With terrorist attacks mounting in the heart of Pakistan, the Generals are now finally admitting that IS could find a foothold in the country ; this is one of the objectives of Operation Khyber IV. It is also an admission of failure on the part of the army in keeping terrorist groups like the IS at bay. The fact that Tehrik-e-Taliban Pakistan (TTP) and many of its offshoots, active in Punjab, have since long claimed allegiance to the IS was enough of an evidence to have been taken seriously. Perhaps the army did and many of its still-born and failed operations could have been triggered this fear. But since the Generals had to protect their “strategic assets“, read the Haqqani Network in the tribal areas and the LeT-JeM combine in Punjab, besides a cluster of extremist groups, they went and killed the innocent Baloch and Pakthun men who had nothing do with the IS or TTP.
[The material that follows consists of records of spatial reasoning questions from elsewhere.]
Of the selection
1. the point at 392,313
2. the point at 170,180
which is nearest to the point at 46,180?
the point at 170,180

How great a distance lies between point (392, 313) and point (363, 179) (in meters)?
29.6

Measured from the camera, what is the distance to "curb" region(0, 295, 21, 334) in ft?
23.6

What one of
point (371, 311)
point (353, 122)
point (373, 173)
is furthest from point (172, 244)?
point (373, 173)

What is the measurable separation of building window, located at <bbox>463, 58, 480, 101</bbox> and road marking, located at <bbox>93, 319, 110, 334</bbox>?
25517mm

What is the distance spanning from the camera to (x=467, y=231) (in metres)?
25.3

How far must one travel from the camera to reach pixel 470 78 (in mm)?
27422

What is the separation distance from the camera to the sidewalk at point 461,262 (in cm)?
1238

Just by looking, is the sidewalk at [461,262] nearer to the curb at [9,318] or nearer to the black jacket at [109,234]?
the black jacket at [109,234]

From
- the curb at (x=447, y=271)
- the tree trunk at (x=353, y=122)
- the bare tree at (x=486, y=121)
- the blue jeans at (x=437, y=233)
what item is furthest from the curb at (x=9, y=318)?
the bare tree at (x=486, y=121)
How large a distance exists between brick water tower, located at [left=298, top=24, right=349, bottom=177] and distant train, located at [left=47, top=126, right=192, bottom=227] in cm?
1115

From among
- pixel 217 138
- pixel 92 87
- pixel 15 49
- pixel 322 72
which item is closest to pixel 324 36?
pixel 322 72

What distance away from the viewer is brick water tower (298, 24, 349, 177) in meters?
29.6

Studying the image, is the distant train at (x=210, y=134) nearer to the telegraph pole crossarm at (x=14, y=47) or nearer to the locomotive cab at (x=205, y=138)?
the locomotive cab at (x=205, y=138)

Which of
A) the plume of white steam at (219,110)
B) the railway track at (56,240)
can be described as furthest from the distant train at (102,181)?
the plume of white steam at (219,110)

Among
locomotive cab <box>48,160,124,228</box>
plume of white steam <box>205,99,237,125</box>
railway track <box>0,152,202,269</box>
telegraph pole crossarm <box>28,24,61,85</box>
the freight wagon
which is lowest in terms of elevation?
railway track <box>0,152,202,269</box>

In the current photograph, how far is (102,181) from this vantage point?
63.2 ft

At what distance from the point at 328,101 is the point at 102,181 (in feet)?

But the enemy, if the Generals had chosen to notice, was not very far from their comfort zones, right there in Punjab. In fact, there is almost unanimous opinion among those who track militancy in Pakistan that it is in south Punjab, home to LeT and JeM, “ with thousands of seminaries and a history of having provided foot soldiers to militant and sectarian outfits for decades, now offers a promising opportunity for the Islamic State to strengthen its network in the region.“
But then, it is too much to expect from the Generals to go after their proxies—it will be a nightmare for them, feeling handicapped without their “dogs of war“. Attacks like Lahore and deaths of a few hundred, or even thousand, Pakistanis are only but a small price to pay for the Generals to rule the country from the safety of their plush villas.